Variable compensation
Following the ‘pay for performance' principle, variable compensation shall represent a significant portion of the total compensation opportunity for Group Management. Variable compensation can be offered both with short term performance targets (up to 1 year) and long term performance targets (3 years or longer).

Performance may be measured against both financial and non-financial targets. The financial targets shall comprise value creation on Group level and may comprise other financial measures such as EBIT Margin. Non-financial targets shall focus on elements in line with the Electrolux strategic plans. The targets shall be specific, clear, measurable and time bound and be determined by the Board of Directors from year to year.

Short Term Variable (STI)
Group Management members shall participate in a STI plan under which they may receive variable compensation in addition to the fixed salary. The main objectives in the STI shall be on financial targets. These shall be set based on annual financial performance of the Group and, for the Sector Heads, the performance of the Sector for which the Group Management member is responsible. In addition, non-financial targets in line with Electrolux strategic plans may be used to create focus on issues of particular interest at Group, Sector or the individual functional level.
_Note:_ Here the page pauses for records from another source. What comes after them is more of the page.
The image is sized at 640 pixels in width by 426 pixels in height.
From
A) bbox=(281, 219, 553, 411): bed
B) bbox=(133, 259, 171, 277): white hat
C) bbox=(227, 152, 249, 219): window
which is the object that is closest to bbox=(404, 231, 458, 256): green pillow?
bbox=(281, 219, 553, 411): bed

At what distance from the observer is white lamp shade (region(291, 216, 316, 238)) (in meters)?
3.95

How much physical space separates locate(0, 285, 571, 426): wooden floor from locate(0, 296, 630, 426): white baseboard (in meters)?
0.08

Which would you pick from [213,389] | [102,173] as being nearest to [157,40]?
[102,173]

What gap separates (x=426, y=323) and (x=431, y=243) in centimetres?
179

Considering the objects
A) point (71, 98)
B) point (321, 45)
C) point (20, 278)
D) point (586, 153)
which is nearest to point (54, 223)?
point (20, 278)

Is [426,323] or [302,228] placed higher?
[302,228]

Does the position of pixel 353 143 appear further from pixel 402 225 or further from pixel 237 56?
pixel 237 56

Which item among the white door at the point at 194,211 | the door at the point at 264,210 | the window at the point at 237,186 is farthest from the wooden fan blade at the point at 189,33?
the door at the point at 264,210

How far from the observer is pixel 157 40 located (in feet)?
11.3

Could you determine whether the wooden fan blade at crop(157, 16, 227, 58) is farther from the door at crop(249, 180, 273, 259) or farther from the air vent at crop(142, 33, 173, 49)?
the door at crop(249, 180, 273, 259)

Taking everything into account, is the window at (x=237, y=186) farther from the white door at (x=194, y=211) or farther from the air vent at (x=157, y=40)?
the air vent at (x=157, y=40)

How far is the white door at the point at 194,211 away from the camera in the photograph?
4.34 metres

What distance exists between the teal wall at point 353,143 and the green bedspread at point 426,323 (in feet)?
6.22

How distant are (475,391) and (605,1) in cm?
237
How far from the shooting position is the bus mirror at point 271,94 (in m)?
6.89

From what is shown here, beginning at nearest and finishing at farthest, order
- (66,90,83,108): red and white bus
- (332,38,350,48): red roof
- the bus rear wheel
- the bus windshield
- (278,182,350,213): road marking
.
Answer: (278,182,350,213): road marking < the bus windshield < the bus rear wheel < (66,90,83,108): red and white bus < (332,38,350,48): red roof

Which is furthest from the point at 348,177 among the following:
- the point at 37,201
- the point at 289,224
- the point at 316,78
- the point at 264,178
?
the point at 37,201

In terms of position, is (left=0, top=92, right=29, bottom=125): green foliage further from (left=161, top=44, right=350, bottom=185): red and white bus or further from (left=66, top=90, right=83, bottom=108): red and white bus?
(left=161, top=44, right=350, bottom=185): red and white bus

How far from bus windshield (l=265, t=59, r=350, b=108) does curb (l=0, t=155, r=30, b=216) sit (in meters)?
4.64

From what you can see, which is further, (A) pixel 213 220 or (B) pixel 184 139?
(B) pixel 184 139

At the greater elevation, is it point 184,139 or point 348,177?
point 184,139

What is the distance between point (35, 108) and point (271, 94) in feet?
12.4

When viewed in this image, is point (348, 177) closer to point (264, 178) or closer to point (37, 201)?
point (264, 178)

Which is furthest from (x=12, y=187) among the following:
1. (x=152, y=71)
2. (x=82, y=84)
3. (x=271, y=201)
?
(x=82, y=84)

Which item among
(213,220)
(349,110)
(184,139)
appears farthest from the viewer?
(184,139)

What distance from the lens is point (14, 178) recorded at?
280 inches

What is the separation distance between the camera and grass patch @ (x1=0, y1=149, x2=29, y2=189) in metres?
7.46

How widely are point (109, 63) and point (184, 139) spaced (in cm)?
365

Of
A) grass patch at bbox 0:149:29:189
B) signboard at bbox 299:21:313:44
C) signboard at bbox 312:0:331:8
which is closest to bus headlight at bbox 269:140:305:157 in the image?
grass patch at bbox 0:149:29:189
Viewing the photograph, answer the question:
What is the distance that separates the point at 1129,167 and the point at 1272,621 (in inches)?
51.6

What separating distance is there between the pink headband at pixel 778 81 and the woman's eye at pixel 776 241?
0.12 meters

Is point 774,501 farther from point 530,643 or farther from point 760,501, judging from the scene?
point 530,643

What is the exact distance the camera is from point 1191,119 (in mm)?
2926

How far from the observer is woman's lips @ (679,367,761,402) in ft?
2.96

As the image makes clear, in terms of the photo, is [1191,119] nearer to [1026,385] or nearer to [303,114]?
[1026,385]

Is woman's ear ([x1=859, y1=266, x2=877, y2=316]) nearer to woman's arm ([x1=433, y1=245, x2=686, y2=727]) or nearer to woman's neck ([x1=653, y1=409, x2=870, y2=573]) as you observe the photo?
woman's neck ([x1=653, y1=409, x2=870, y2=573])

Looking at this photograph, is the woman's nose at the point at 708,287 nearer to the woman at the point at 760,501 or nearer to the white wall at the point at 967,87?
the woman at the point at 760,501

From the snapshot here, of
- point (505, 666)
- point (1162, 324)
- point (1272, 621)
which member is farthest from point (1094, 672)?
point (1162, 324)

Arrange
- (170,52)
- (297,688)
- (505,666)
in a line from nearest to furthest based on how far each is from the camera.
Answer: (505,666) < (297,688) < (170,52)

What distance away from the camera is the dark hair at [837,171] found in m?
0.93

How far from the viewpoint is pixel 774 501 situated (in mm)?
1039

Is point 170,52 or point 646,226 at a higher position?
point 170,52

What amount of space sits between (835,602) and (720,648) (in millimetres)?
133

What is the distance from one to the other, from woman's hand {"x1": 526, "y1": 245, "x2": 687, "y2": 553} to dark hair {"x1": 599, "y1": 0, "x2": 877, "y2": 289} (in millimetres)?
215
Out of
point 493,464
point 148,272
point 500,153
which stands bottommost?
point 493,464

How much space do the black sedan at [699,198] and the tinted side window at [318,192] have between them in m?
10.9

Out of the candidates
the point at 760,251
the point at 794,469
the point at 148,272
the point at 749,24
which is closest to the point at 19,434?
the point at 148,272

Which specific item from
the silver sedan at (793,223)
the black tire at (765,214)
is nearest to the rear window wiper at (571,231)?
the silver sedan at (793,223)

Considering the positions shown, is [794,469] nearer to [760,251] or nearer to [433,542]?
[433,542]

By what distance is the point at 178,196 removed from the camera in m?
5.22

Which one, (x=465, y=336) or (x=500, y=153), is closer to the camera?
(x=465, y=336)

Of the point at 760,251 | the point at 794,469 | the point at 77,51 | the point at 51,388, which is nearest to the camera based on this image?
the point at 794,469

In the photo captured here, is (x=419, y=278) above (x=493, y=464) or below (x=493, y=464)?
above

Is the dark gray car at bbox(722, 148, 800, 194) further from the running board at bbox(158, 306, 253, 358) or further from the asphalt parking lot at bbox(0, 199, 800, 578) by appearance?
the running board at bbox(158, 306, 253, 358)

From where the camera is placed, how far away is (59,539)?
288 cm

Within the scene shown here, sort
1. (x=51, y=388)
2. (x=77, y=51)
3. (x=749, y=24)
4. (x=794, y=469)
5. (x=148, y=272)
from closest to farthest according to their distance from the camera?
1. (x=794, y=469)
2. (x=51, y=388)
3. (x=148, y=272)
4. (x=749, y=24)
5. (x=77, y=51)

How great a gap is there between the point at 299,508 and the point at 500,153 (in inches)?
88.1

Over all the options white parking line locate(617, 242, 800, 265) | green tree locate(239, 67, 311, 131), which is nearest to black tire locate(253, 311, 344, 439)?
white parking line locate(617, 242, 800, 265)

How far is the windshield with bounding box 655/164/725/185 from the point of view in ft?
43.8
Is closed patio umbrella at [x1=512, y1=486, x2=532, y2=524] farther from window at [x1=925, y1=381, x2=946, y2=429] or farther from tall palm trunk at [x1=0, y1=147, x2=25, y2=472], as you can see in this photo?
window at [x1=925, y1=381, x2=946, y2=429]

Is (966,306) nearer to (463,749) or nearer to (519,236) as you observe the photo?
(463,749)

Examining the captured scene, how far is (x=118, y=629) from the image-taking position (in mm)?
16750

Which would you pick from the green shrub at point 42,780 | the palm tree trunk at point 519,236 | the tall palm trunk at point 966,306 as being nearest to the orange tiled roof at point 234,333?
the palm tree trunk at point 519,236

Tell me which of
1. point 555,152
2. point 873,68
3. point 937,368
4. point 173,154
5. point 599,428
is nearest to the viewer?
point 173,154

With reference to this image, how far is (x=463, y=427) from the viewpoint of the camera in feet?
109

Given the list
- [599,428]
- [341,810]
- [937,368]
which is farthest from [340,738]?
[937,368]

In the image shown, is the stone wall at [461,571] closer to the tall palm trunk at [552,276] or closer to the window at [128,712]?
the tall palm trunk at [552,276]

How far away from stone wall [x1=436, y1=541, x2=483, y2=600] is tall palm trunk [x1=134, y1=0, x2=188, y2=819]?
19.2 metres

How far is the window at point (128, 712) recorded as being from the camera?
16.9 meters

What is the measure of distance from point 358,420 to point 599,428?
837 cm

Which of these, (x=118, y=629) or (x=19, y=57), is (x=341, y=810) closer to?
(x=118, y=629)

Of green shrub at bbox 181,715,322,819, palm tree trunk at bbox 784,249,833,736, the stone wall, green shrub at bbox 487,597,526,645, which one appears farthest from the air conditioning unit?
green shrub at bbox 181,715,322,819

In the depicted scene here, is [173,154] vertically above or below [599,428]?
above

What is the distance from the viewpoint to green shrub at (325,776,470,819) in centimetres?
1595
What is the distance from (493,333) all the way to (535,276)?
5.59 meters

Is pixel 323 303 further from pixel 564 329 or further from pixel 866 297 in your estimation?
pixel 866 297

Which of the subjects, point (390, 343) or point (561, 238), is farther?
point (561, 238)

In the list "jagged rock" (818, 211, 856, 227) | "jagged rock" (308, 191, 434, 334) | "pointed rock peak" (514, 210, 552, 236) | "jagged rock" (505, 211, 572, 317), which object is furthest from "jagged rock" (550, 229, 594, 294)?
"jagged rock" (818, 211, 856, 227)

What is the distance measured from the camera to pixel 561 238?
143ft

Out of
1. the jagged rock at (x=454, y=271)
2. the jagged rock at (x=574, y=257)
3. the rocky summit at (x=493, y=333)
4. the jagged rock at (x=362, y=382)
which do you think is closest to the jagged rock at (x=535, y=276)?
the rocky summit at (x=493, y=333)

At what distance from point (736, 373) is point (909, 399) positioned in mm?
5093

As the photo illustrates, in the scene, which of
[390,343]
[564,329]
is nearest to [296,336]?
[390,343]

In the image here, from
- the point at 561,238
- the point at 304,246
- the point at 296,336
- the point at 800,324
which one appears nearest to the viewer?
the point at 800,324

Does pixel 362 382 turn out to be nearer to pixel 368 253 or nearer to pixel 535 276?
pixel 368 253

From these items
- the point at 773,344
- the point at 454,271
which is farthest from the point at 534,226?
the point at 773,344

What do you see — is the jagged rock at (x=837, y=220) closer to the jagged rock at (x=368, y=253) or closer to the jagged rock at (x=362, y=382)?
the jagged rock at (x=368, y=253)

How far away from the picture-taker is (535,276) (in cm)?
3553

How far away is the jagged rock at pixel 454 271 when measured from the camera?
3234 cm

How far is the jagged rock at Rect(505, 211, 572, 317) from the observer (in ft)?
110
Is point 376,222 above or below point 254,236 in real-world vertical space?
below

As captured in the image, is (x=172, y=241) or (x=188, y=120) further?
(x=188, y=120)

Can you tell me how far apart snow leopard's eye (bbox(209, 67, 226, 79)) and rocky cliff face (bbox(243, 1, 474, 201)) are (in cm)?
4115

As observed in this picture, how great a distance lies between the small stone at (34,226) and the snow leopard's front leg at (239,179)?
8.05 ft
The size of STI entitlements shall be dependent on job size and may amount up to maximum 70% of ABS at target- and 110% of ABS at stretch performance. Reflecting market norms, the corresponding numbers for Group Management members in the USA are 100% of ABS at target- and 150% of ABS at stretch performance. 

Long Term Variable (LTI)
Each year, the Board of Directors will evaluate whether or not a long term incentive program shall be proposed to the Annual General Meeting and, if affirmative, whether the proposed long term incentive program shall involve the transfer of company shares. 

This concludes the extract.